B-31-Verfahren: Zwei Gutachter, zwei Meinungen

Ist der Planfeststellungsbeschluss zum Bau der B-31-neu im Westen Friedrichshafens rechtens? Fast sieben Stunden lang hat sich der 5.Senat des Verwaltungsgerichtshofs Baden-Württemberg im GZH mit dieser Frage befasst.

(FRIEDRICHSHAFEN/sz) Wie die drei Richter entscheiden werden, hat sich nicht angedeutet, wohl aber, dass heute sicher kein Urteil fallen wird.
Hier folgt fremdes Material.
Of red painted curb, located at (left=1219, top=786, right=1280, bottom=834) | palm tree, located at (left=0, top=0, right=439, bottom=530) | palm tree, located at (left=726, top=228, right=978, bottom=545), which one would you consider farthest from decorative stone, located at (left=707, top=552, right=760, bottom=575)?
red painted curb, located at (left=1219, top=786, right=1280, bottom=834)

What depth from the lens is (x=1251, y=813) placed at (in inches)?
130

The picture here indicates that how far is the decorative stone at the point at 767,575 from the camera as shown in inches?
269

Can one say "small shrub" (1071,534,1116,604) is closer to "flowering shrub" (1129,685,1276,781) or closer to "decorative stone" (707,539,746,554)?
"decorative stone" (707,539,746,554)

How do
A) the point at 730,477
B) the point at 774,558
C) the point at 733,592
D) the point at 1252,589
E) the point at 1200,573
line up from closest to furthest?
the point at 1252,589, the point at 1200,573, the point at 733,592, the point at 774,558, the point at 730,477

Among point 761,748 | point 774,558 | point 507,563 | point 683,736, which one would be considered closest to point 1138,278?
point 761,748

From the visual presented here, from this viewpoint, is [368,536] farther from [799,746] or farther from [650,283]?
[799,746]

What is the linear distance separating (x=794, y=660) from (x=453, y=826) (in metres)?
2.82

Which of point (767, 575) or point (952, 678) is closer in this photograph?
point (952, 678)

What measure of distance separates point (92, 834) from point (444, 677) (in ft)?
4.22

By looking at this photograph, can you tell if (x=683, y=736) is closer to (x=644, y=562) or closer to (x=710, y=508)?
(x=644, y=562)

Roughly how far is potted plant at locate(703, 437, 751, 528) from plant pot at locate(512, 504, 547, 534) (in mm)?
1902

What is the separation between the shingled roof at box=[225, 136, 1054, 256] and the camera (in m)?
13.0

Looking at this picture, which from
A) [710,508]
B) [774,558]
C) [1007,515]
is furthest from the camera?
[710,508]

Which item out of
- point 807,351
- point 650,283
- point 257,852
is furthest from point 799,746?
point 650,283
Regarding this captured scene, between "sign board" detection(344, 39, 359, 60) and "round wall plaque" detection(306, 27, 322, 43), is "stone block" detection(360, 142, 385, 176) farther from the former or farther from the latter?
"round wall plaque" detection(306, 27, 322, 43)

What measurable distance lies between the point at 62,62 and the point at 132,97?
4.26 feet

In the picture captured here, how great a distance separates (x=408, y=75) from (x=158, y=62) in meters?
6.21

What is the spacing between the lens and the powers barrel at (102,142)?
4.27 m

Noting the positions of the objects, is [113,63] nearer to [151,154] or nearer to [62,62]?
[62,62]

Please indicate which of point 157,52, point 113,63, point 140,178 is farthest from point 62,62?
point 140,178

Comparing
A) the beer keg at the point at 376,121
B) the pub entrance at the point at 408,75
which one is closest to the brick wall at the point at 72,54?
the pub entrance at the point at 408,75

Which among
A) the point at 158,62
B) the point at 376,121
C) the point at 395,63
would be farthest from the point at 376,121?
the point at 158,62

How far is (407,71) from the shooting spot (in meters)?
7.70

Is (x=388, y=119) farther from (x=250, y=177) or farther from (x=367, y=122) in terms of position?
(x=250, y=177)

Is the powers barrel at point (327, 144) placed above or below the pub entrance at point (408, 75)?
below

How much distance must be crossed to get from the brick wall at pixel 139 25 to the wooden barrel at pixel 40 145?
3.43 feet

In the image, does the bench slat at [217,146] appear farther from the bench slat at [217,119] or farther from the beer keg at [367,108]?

Wer Gerichtsverfahren nur von Barbara Salesch aus dem Fernsehen kennt, der dürfte sich gestern am ersten Tag der mündlichen Verhandlung in Sachen B-31-neu ganz schön die Augen gerieben haben. Vordergründig spannend war das nämlich nicht, was sich vor dem 5. Senat des Verwaltungsgerichtshofs, der zwei Tage lang im GZH tagt, abgespielt hat. Verfahrensfragen klären, Gutachten erläutern, Aktenlage prüfen, Rechtsfragen diskutieren. Trotzdem waren um die 100 Zuhörer gekommen und viele blieben auch bis zum Abend. Im Publikum saßen unter anderem Oberbürgermeister Andreas Brand, Baubürgermeister Dr. Stefan Köhler und Landrat Lothar Wölfle.
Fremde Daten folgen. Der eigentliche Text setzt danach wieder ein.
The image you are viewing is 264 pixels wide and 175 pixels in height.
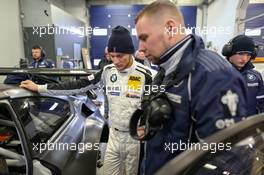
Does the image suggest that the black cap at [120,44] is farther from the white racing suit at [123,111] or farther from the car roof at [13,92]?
the car roof at [13,92]

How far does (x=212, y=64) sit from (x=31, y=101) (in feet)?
4.86

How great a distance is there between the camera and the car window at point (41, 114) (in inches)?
67.0

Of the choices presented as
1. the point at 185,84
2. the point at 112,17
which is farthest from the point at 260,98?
the point at 112,17

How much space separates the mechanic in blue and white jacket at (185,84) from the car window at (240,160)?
0.28ft

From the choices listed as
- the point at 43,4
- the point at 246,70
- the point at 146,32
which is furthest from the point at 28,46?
the point at 146,32

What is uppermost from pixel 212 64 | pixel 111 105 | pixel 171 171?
pixel 212 64

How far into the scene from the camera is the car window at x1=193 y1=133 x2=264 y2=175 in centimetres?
75

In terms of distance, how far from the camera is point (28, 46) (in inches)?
254

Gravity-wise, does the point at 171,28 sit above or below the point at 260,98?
above

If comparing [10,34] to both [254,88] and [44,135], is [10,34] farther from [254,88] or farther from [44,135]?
[254,88]

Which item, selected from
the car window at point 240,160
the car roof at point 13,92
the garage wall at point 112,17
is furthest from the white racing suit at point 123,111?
the garage wall at point 112,17

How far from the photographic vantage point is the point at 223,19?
22.7ft

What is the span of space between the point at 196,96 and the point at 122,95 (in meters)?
1.02

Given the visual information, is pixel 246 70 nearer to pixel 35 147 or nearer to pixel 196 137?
pixel 196 137
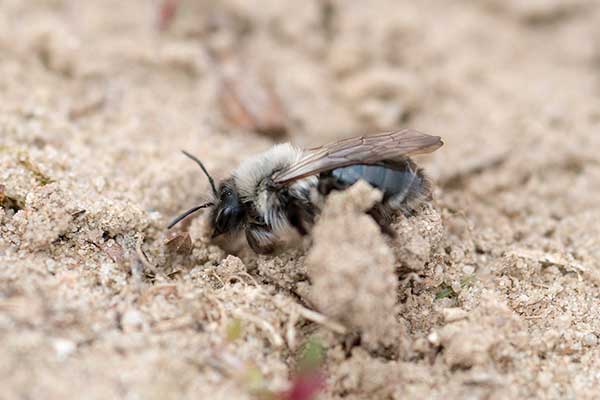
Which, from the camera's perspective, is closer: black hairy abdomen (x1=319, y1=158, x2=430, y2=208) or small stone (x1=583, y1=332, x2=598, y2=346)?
small stone (x1=583, y1=332, x2=598, y2=346)

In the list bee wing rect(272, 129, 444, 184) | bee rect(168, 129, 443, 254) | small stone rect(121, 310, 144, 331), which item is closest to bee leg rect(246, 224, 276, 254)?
bee rect(168, 129, 443, 254)

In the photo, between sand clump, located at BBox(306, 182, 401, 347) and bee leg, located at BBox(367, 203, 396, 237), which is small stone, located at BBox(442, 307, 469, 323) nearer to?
sand clump, located at BBox(306, 182, 401, 347)

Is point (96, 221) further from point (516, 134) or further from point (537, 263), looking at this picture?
point (516, 134)

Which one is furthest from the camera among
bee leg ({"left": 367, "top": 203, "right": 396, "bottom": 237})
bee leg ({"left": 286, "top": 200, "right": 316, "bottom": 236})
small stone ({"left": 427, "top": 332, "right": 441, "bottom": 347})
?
bee leg ({"left": 286, "top": 200, "right": 316, "bottom": 236})

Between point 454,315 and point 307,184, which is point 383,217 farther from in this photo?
point 454,315

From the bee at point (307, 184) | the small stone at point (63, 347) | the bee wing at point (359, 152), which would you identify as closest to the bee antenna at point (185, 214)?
the bee at point (307, 184)

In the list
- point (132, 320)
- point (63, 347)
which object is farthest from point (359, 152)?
point (63, 347)

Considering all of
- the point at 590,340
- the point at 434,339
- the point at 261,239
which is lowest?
the point at 590,340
Verhandelt werden zwei Klagen gegen den Planfeststellungsbeschluss zum Bau der B-31-neu, der Ortsumfahrung im Westen der Stadt, vom 27. Juni 2008. Im ersten Verfahren haben sich drei Landwirte, die um ihre Existenz fürchten, und der Bund für Umwelt und Naturschutz Deutschland (BUND) zusammengetan, der zu große Gefahren für die Umwelt ins Feld führt. Die zweite Klägergruppe sind Anlieger aus Spaltenstein, die unter anderem mit Lärmschutz argumentieren.

Die erste Hälfte der gestrigen Verhandlung bestimmte die Bachmuschel. Das vom Aussterben bedrohte Tier kommt im Mühlbach und in der Brunnisach vor. Beide Gewässer würden durch die neue Straße beeinträchtigt, der Mühlbach sogar auf einer Länge von 500 Metern verlegt. Die Kritiker der Planung bemängelten, dass die artenschutz- und naturschutzrechtlichen Vorgaben missachtet werden. Das Regierungspräsidium (RP) Tübingen, das für die Planungen verantwortlich ist, widersprach. Beide Seiten haben Gutachter beauftragt, die sich zumindest in zwei Dingen einig sind: Vor allem im Mühlbach gibt es außergewöhnlich viele Bachmuscheln. Und: Eine Umsiedlung der Tiere bachaufwärts ist durchaus möglich.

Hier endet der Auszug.